Abstract Whole genome CpG DNA methylation profiling is an extremely valuable tool in the workup of central nervous system (CNS) tumors. Reliability of such profiling depends on sufficient tumor cellularity. Many neoplastic entities have well-known driver mutations that occur in virtually 100% of tumor cells, and next-generation sequencing (NGS) assays can detect those mutations and report their relative amounts in the form of Variant Allelic Frequency (VAF). Since NGS and methylation profiling are often done on the same tumor block, we sought to determine whether driver mutation VAF affects the accuracy of methylation profiling, and whether VAF can help establish more rigorous cutoffs for quality assurance. Using NGS and Infinium Epic850K methylation arrays, we evaluated 153 CNS neoplasms representing a range of entities, including TERT promoter-mutant glioblastoma, IDH-mutant astrocytoma, IDH-mutant oligodendroglioma, SHH-driven medulloblastoma, and CTNNB1-driven adamantinomatous craniopharyngioma. VAFs of each driver mutation ranged between 1-60%. One hundred eleven of 153 cases (73%) had a methylation classification score ≥ 0.9, the most widely accepted cutoff for a successful result.
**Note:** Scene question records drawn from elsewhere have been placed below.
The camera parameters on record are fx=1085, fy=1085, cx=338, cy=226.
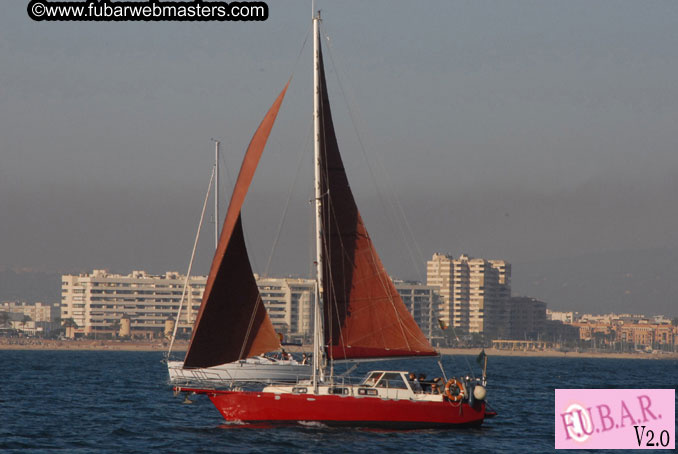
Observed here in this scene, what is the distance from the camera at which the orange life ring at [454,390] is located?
41.4m

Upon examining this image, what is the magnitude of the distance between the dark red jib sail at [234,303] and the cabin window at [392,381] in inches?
165

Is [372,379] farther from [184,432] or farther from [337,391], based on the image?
[184,432]

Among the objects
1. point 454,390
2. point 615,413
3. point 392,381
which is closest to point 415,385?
point 392,381

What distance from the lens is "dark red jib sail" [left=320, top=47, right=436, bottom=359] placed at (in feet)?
137

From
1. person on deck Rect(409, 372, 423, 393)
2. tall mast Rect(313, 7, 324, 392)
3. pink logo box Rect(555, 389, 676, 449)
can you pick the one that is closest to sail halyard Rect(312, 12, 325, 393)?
tall mast Rect(313, 7, 324, 392)

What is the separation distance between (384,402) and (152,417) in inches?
523

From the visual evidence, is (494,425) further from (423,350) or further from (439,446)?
(439,446)

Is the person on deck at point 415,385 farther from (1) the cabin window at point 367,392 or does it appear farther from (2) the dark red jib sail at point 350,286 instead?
(2) the dark red jib sail at point 350,286

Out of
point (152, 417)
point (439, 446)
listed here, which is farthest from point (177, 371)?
point (439, 446)

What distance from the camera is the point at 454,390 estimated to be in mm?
41688

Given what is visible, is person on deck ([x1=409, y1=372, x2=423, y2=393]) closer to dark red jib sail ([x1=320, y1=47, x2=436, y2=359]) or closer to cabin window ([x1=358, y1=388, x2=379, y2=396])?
cabin window ([x1=358, y1=388, x2=379, y2=396])

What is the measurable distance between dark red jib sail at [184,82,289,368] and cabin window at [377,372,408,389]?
4.19 meters

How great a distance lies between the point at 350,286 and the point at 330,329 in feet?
6.41

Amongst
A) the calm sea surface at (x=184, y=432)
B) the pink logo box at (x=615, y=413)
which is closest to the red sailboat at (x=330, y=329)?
the calm sea surface at (x=184, y=432)
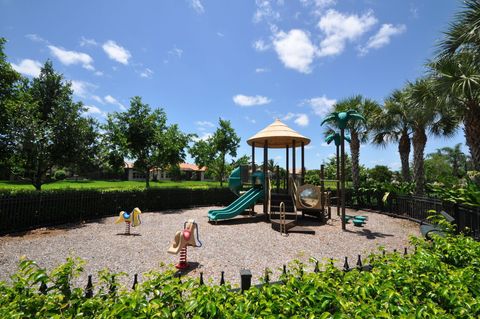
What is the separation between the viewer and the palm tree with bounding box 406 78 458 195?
10.8 metres

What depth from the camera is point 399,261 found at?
2.49 m

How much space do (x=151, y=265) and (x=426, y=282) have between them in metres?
5.23

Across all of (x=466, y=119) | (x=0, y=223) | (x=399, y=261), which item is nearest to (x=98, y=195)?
(x=0, y=223)

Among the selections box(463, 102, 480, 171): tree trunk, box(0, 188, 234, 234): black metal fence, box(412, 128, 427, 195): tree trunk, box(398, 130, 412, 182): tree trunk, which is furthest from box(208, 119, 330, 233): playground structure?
Result: box(398, 130, 412, 182): tree trunk

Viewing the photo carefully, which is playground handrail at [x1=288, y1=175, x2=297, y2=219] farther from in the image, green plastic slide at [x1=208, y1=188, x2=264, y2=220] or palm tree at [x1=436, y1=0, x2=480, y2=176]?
palm tree at [x1=436, y1=0, x2=480, y2=176]

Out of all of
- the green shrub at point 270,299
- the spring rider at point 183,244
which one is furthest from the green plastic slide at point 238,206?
the green shrub at point 270,299

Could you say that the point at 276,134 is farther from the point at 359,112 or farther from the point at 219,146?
the point at 219,146

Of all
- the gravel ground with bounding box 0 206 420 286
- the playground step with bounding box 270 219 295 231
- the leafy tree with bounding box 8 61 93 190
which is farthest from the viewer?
the leafy tree with bounding box 8 61 93 190

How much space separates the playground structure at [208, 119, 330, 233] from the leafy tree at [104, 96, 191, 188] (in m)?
6.33

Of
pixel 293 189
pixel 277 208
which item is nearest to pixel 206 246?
pixel 277 208

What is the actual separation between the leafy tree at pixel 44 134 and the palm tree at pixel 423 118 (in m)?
15.8

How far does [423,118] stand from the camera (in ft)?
44.5

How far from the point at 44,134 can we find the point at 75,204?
11.3ft

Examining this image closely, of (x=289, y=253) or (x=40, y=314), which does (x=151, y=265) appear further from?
(x=40, y=314)
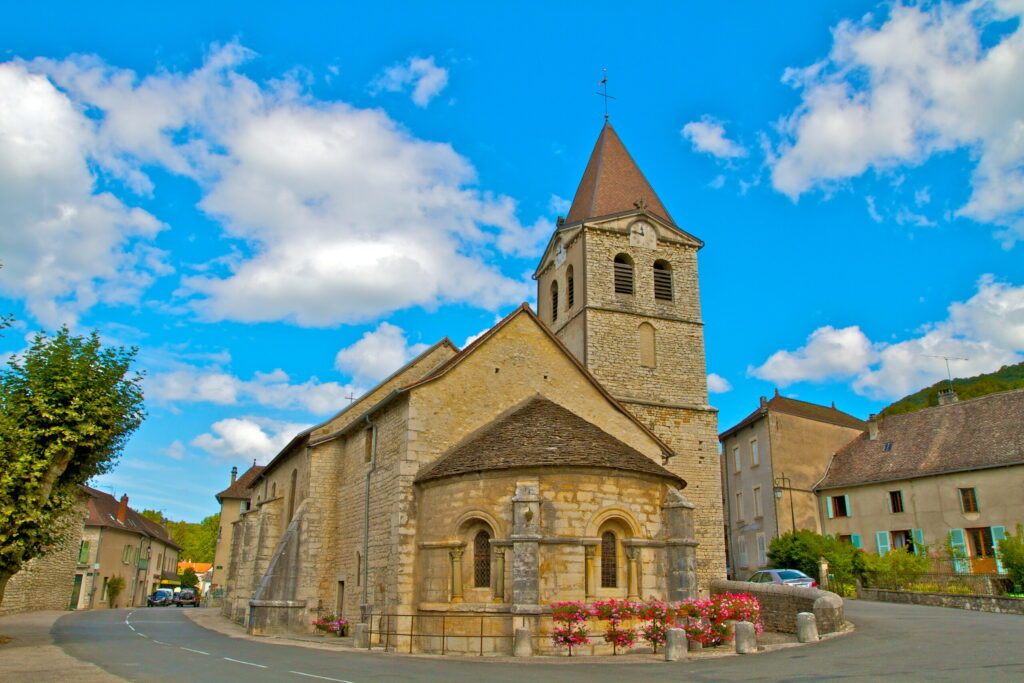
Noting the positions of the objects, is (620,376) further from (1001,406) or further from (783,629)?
(1001,406)

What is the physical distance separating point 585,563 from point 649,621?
69.3 inches

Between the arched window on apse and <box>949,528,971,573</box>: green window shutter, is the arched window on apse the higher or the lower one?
the higher one

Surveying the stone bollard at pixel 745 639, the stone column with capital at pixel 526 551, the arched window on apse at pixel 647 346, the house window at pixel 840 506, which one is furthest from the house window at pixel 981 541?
the stone column with capital at pixel 526 551

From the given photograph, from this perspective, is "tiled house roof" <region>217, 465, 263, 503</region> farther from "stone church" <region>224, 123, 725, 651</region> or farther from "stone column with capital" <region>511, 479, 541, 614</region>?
"stone column with capital" <region>511, 479, 541, 614</region>

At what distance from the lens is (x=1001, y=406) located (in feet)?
104

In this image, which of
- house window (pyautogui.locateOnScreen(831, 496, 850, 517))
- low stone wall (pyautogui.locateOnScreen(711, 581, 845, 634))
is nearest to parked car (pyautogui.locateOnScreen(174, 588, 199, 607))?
house window (pyautogui.locateOnScreen(831, 496, 850, 517))

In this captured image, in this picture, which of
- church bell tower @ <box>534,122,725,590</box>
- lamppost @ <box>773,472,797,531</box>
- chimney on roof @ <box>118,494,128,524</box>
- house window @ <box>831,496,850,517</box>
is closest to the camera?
church bell tower @ <box>534,122,725,590</box>

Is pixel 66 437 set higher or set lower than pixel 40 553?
higher

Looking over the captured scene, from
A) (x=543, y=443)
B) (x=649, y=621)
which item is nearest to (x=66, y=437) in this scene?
(x=543, y=443)

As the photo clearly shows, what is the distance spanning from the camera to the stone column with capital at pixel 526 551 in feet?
49.8

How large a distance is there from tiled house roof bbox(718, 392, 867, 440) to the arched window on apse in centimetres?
1063

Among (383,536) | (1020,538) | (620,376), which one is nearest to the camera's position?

A fit-of-mixture analysis via CutoffFinder (PMID: 23251644) suggested that the optimal VAF cutoff=31%, generating an AUC of 0.87. Ninety-six of 107 (89%) cases with a VAF of 31% or higher had a methylation classification score ≥ 0.9, whereas only 15/46 (33%) below 31% were classifiable with methylation profiling (P< 0.0001 by Fisher’s exact test). An independent validation cohort from NYU (N=50) showed nearly identical results, with 37/50 (74%) of cases having a methylation classification score ≥ 0.9, an optimal cutoff=0.32 with an AUC=0.84, and % classification above and below the 0.32 cutoff being 30/34 (88%) and 7/16 (44%), respectively (P=0.002) These data indicate that VAF of driver mutations can serve as a useful predictor of classification success via methylation profiling, and should be taken into account when interpreting methylation profiling results.